── LISTED ENTRIES ──

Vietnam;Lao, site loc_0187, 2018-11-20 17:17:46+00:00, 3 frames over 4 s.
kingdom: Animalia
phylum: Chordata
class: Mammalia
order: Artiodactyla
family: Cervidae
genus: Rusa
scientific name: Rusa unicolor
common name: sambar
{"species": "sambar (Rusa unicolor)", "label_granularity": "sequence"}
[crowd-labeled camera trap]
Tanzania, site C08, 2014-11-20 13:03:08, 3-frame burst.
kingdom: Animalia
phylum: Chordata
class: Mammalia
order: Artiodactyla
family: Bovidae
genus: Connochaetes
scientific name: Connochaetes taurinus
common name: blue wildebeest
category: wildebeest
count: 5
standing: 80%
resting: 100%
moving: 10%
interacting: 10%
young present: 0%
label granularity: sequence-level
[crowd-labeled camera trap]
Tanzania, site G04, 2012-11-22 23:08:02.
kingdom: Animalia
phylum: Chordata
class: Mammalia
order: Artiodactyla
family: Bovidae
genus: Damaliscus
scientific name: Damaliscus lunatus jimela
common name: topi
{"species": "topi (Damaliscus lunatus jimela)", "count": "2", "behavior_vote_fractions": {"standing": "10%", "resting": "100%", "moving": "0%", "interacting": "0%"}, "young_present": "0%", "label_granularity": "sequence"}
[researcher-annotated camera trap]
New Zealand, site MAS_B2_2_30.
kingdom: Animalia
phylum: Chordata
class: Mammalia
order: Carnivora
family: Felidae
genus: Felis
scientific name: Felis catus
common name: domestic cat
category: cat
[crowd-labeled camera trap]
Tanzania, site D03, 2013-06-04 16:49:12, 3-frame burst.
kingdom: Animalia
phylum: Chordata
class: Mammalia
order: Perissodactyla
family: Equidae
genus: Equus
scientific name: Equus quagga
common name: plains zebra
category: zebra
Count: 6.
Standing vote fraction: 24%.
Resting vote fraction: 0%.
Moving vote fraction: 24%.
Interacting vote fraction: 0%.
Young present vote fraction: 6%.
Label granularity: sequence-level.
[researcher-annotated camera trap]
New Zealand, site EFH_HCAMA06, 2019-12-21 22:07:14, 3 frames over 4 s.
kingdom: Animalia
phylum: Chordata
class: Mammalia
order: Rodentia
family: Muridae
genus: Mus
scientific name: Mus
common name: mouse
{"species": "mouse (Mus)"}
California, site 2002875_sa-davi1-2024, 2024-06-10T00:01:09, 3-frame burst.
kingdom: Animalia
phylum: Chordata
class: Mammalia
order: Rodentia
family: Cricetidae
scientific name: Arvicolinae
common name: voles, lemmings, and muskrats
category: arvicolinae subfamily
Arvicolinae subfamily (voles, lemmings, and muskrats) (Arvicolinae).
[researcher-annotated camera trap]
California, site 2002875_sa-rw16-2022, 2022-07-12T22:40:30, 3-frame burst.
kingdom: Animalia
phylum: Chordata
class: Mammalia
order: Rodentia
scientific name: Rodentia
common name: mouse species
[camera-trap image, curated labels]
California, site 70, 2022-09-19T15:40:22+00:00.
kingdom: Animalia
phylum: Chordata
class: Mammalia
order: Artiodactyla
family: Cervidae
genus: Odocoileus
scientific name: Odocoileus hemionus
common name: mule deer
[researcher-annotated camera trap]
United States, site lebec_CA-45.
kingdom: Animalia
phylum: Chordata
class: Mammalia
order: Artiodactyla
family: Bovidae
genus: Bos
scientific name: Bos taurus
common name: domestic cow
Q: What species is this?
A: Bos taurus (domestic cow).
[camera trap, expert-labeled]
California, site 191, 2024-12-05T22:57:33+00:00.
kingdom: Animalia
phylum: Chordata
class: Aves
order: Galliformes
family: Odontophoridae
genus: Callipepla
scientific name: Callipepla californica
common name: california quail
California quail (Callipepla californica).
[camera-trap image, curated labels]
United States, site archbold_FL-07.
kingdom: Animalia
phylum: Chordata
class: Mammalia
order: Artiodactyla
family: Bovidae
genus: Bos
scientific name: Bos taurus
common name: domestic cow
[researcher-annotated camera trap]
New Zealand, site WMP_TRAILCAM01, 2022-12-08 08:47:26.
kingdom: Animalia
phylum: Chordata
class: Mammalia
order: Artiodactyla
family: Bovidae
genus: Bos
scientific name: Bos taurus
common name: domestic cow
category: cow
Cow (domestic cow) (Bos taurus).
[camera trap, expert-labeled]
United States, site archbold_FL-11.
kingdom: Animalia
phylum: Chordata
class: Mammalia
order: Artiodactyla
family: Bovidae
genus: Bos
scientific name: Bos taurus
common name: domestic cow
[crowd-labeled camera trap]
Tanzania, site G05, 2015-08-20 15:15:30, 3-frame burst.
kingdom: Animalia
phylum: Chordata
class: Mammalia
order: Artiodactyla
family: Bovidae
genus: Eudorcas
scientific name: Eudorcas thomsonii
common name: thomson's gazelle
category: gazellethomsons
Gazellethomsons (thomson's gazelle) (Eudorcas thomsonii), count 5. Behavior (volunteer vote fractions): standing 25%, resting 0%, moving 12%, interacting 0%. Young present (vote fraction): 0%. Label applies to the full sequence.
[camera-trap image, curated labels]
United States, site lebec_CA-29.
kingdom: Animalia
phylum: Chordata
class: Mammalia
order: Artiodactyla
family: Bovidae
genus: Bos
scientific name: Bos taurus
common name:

───

→ EXERCISE OBJECTIVE: Write out the material once more so that every line matches exactly.

→ SOLVED EXERCISE:
Vietnam;Lao, site loc_0187, 2018-11-20 17:17:46+00:00, 3 frames over 4 s.
kingdom: Animalia
phylum: Chordata
class: Mammalia
order: Artiodactyla
family: Cervidae
genus: Rusa
scientific name: Rusa unicolor
common name: sambar
{"species": "sambar (Rusa unicolor)", "label_granularity": "sequence"}
[crowd-labeled camera trap]
Tanzania, site C08, 2014-11-20 13:03:08, 3-frame burst.
kingdom: Animalia
phylum: Chordata
class: Mammalia
order: Artiodactyla
family: Bovidae
genus: Connochaetes
scientific name: Connochaetes taurinus
common name: blue wildebeest
category: wildebeest
count: 5
standing: 80%
resting: 100%
moving: 10%
interacting: 10%
young present: 0%
label granularity: sequence-level
[crowd-labeled camera trap]
Tanzania, site G04, 2012-11-22 23:08:02.
kingdom: Animalia
phylum: Chordata
class: Mammalia
order: Artiodactyla
family: Bovidae
genus: Damaliscus
scientific name: Damaliscus lunatus jimela
common name: topi
{"species": "topi (Damaliscus lunatus jimela)", "count": "2", "behavior_vote_fractions": {"standing": "10%", "resting": "100%", "moving": "0%", "interacting": "0%"}, "young_present": "0%", "label_granularity": "sequence"}
[researcher-annotated camera trap]
New Zealand, site MAS_B2_2_30.
kingdom: Animalia
phylum: Chordata
class: Mammalia
order: Carnivora
family: Felidae
genus: Felis
scientific name: Felis catus
common name: domestic cat
category: cat
[crowd-labeled camera trap]
Tanzania, site D03, 2013-06-04 16:49:12, 3-frame burst.
kingdom: Animalia
phylum: Chordata
class: Mammalia
order: Perissodactyla
family: Equidae
genus: Equus
scientific name: Equus quagga
common name: plains zebra
category: zebra
Count: 6.
Standing vote fraction: 24%.
Resting vote fraction: 0%.
Moving vote fraction: 24%.
Interacting vote fraction: 0%.
Young present vote fraction: 6%.
Label granularity: sequence-level.
[researcher-annotated camera trap]
New Zealand, site EFH_HCAMA06, 2019-12-21 22:07:14, 3 frames over 4 s.
kingdom: Animalia
phylum: Chordata
class: Mammalia
order: Rodentia
family: Muridae
genus: Mus
scientific name: Mus
common name: mouse
{"species": "mouse (Mus)"}
California, site 2002875_sa-davi1-2024, 2024-06-10T00:01:09, 3-frame burst.
kingdom: Animalia
phylum: Chordata
class: Mammalia
order: Rodentia
family: Cricetidae
scientific name: Arvicolinae
common name: voles, lemmings, and muskrats
category: arvicolinae subfamily
Arvicolinae subfamily (voles, lemmings, and muskrats) (Arvicolinae).
[researcher-annotated camera trap]
California, site 2002875_sa-rw16-2022, 2022-07-12T22:40:30, 3-frame burst.
kingdom: Animalia
phylum: Chordata
class: Mammalia
order: Rodentia
scientific name: Rodentia
common name: mouse species
[camera-trap image, curated labels]
California, site 70, 2022-09-19T15:40:22+00:00.
kingdom: Animalia
phylum: Chordata
class: Mammalia
order: Artiodactyla
family: Cervidae
genus: Odocoileus
scientific name: Odocoileus hemionus
common name: mule deer
[researcher-annotated camera trap]
United States, site lebec_CA-45.
kingdom: Animalia
phylum: Chordata
class: Mammalia
order: Artiodactyla
family: Bovidae
genus: Bos
scientific name: Bos taurus
common name: domestic cow
Q: What species is this?
A: Bos taurus (domestic cow).
[camera trap, expert-labeled]
California, site 191, 2024-12-05T22:57:33+00:00.
kingdom: Animalia
phylum: Chordata
class: Aves
order: Galliformes
family: Odontophoridae
genus: Callipepla
scientific name: Callipepla californica
common name: california quail
California quail (Callipepla californica).
[camera-trap image, curated labels]
United States, site archbold_FL-07.
kingdom: Animalia
phylum: Chordata
class: Mammalia
order: Artiodactyla
family: Bovidae
genus: Bos
scientific name: Bos taurus
common name: domestic cow
[researcher-annotated camera trap]
New Zealand, site WMP_TRAILCAM01, 2022-12-08 08:47:26.
kingdom: Animalia
phylum: Chordata
class: Mammalia
order: Artiodactyla
family: Bovidae
genus: Bos
scientific name: Bos taurus
common name: domestic cow
category: cow
Cow (domestic cow) (Bos taurus).
[camera trap, expert-labeled]
United States, site archbold_FL-11.
kingdom: Animalia
phylum: Chordata
class: Mammalia
order: Artiodactyla
family: Bovidae
genus: Bos
scientific name: Bos taurus
common name: domestic cow
[crowd-labeled camera trap]
Tanzania, site G05, 2015-08-20 15:15:30, 3-frame burst.
kingdom: Animalia
phylum: Chordata
class: Mammalia
order: Artiodactyla
family: Bovidae
genus: Eudorcas
scientific name: Eudorcas thomsonii
common name: thomson's gazelle
category: gazellethomsons
Gazellethomsons (thomson's gazelle) (Eudorcas thomsonii), count 5. Behavior (volunteer vote fractions): standing 25%, resting 0%, moving 12%, interacting 0%. Young present (vote fraction): 0%. Label applies to the full sequence.
[camera-trap image, curated labels]
United States, site lebec_CA-29.
kingdom: Animalia
phylum: Chordata
class: Mammalia
order: Artiodactyla
family: Bovidae
genus: Bos
scientific name: Bos taurus
common name:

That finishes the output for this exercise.